A situação enfrentada pela Black Brazil Art, reflete em centenas de outras iniciativas e levanta questões importantes sobre como recursos para a cultura e inclusão social são alocados no Brasil. A falta de alinhamento entre o discurso e a prática tanto de empresas quanto do governo aponta para a necessidade de uma reformulação significativa do sistema de patrocínios incentivados.


Para construir um Brasil mais diverso e inclusivo, são necessários ajustes estruturais que garantam a distribuição mais equitativa de recursos, a reavaliação das estratégias de responsabilidade social corporativa e um maior comprometimento do governo em fazer a ponte entre projetos aprovados e patrocinadores adequados.

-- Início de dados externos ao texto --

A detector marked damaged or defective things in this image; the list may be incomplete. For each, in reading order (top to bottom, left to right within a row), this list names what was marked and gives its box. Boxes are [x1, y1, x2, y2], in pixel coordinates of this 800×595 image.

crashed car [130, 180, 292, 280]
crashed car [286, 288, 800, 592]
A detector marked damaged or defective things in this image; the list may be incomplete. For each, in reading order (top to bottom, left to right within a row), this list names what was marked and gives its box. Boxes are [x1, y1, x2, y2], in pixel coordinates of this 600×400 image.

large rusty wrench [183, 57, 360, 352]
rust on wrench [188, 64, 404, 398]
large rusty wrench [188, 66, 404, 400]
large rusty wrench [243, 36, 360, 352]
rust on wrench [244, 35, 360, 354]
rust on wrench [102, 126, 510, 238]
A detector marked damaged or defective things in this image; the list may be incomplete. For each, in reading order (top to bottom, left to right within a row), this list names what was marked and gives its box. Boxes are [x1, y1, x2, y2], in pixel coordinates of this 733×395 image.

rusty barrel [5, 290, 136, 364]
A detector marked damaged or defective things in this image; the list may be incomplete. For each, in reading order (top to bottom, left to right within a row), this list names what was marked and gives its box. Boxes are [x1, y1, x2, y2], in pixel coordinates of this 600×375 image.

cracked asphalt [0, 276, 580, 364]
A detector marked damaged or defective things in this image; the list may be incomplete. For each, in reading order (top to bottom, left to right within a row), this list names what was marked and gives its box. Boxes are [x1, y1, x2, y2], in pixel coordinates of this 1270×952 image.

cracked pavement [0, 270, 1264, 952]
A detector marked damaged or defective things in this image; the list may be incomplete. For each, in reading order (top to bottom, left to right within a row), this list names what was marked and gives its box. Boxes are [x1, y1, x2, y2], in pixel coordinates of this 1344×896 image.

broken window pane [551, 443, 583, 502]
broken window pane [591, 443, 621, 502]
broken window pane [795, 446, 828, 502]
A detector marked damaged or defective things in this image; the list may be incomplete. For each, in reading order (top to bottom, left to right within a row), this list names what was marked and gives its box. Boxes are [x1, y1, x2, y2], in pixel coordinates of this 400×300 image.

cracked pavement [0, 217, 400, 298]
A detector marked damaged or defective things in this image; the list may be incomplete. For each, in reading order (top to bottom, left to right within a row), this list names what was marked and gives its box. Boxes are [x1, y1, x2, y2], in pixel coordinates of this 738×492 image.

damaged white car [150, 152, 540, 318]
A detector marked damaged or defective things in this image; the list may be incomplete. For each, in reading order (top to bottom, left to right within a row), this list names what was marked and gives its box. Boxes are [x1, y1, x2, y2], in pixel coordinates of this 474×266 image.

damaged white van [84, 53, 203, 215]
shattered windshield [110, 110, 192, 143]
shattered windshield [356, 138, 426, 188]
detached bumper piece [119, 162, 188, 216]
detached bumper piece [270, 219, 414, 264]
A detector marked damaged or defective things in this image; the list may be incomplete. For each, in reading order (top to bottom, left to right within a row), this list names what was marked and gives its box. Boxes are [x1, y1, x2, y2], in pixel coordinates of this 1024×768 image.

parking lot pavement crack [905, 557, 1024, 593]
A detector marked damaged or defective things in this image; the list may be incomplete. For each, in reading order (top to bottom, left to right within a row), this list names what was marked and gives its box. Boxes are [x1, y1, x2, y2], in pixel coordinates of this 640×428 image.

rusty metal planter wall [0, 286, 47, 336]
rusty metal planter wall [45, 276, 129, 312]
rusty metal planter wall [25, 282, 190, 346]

Em última análise, o caso da Black Brazil Art deve servir como uma chamada à ação, não apenas como uma exceção isolada. O objetivo deve ser um sistema que torne experiências como a dela a norma, não a exceção, na busca por um Brasil verdadeiramente inclusivo e diversificado. E para atingir essa meta, é fundamental que haja uma cooperação mais estreita e mais intencional entre os setores público e privado, bem como uma reavaliação crítica e honesta dos mecanismos atualmente em vigor.


ERRATA

No parágrafo 14 foi confundida a Lei Pelé (Lei9.615\98) com a Lei de Incentivo ao Esporte (Lei 11.438\06) - fazendo jus o parágrafo à LIE - Lei de Incentivo ao Esporte.